#### What you should do:
Retype the whole listing below exactly, keeping every picture out of it.

-- Data follows --

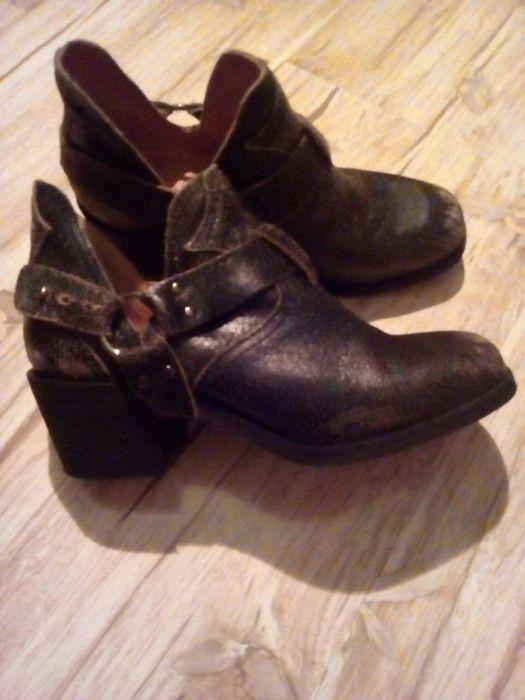 Ghete/pantofi/botine din piele naturala , Bershka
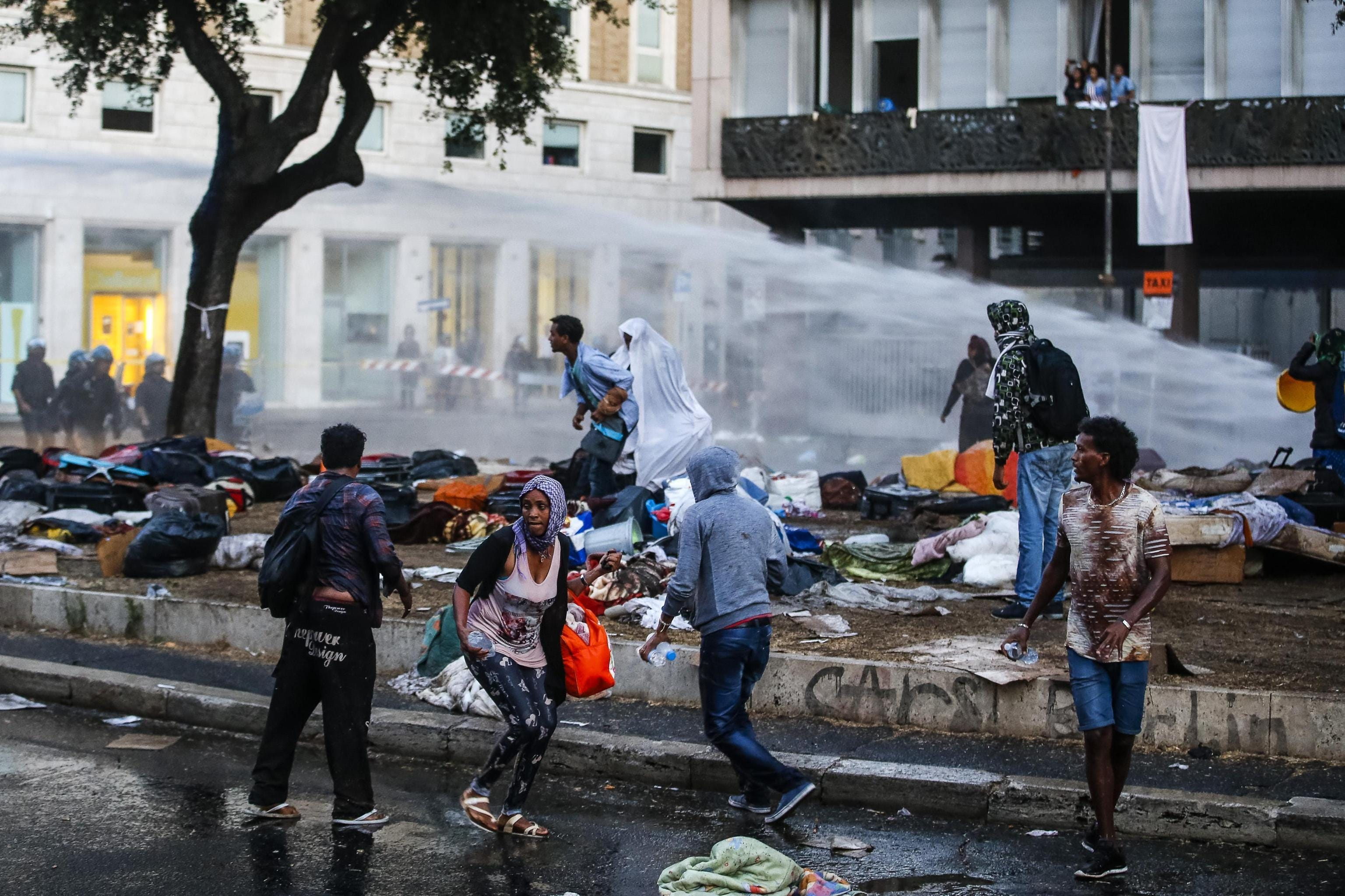 Police clear migrants from Rome piazza with water hoses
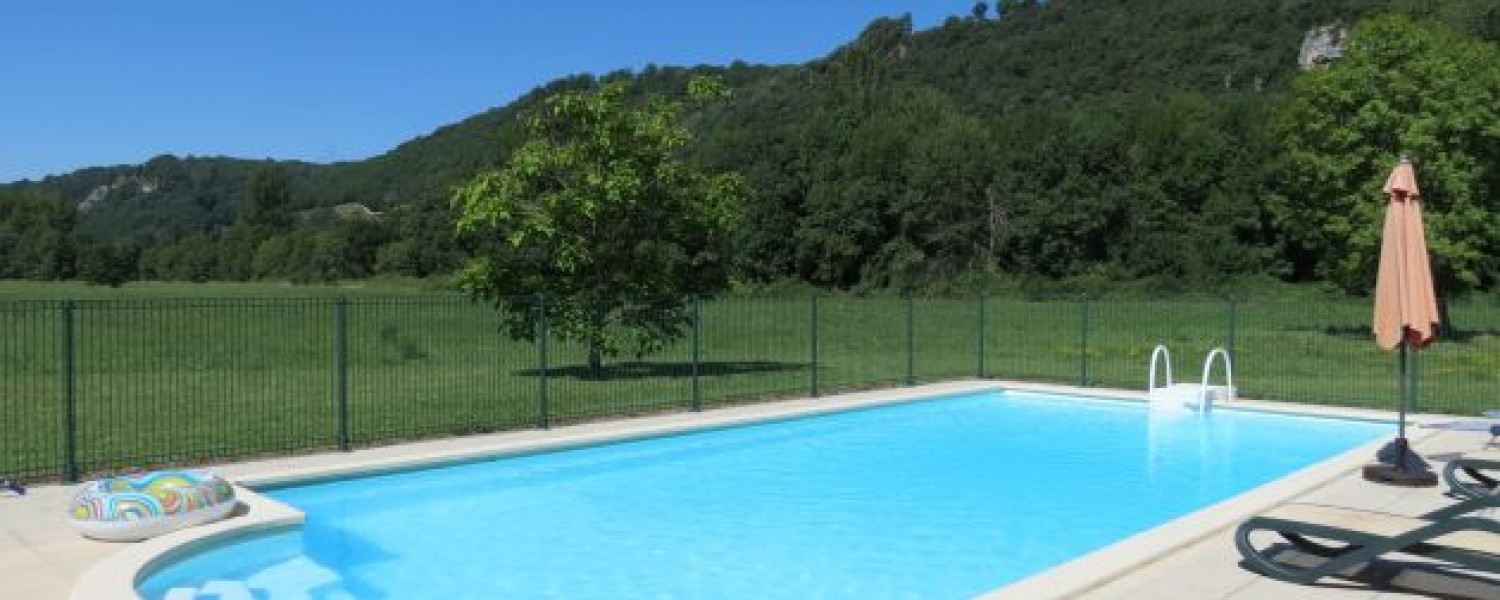 Holiday Rental Accommodation Private Swimming Pools Dordogne Lot South West France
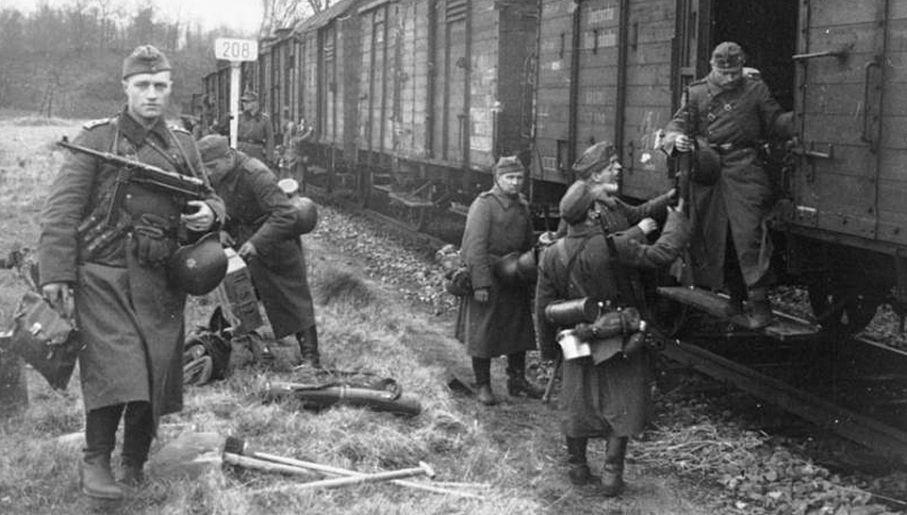 """Pociągi z niemiecki żołnierzami były głównym celem dla żołnierzy z """"Zagra-Lin"""" (fot. Bundesarchiv)"""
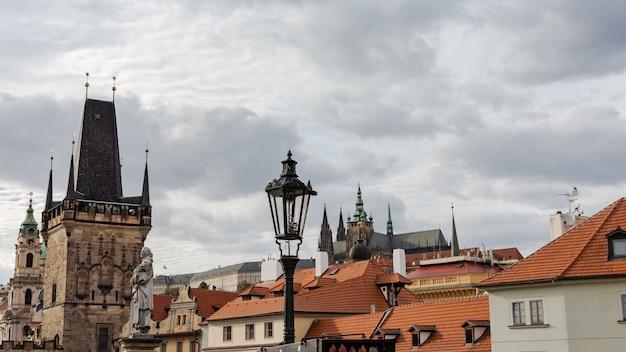 Torre da ponte mala strana em praga, república tcheca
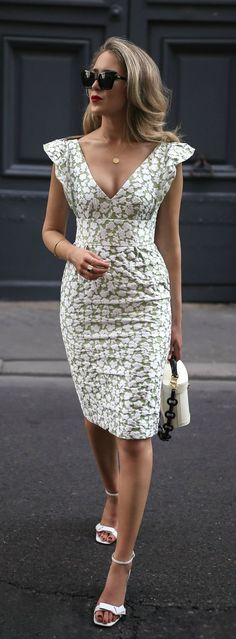 light green and white floral print jaquard v neck midi dress with ruffled sleeves, white open toe low heel sandals, white box bag with black straps {ML Monique Lhuillier, Mark Cross Nyc Fashion, Trendy Fashion, Womens Fashion, Fashion Design, Fashion Heels, Style Fashion, Spring Fashion, Fashion 2018, Classic Fashion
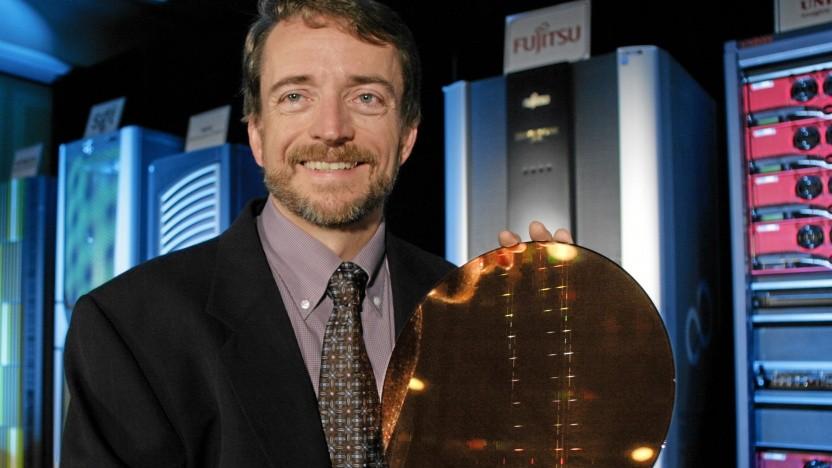 Pat Gelsinger hält 2006, damals Intel-CTO, einen Itanium-Wafer hoch.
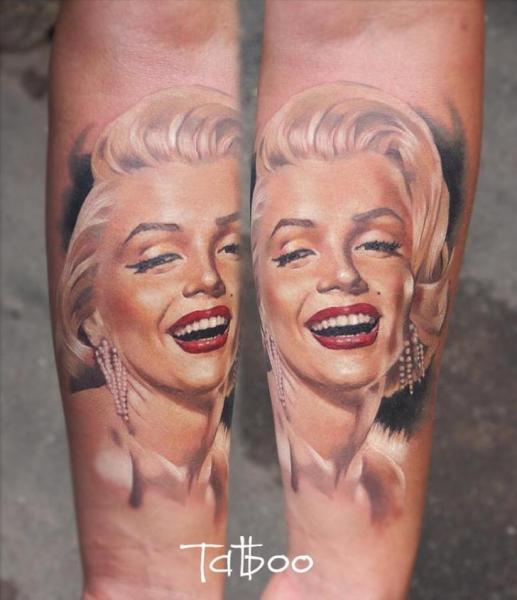 Tatuaggio Braccio Ritratti Realistici Marilyn Monroe di Valentina Riabova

-- Data concluded --

#### Your response:
 Ghete/pantofi/botine din piele naturala , Bershka
 Police clear migrants from Rome piazza with water hoses
 Holiday Rental Accommodation Private Swimming Pools Dordogne Lot South West France
 """Pociągi z niemiecki żołnierzami były głównym celem dla żołnierzy z """"Zagra-Lin"""" (fot. Bundesarchiv)"""
 Torre da ponte mala strana em praga, república tcheca
 light green and white floral print jaquard v neck midi dress with ruffled sleeves, white open toe low heel sandals, white box bag with black straps {ML Monique Lhuillier, Mark Cross Nyc Fashion, Trendy Fashion, Womens Fashion, Fashion Design, Fashion Heels, Style Fashion, Spring Fashion, Fashion 2018, Classic Fashion
 Pat Gelsinger hält 2006, damals Intel-CTO, einen Itanium-Wafer hoch.
 Tatuaggio Braccio Ritratti Realistici Marilyn Monroe di Valentina Riabova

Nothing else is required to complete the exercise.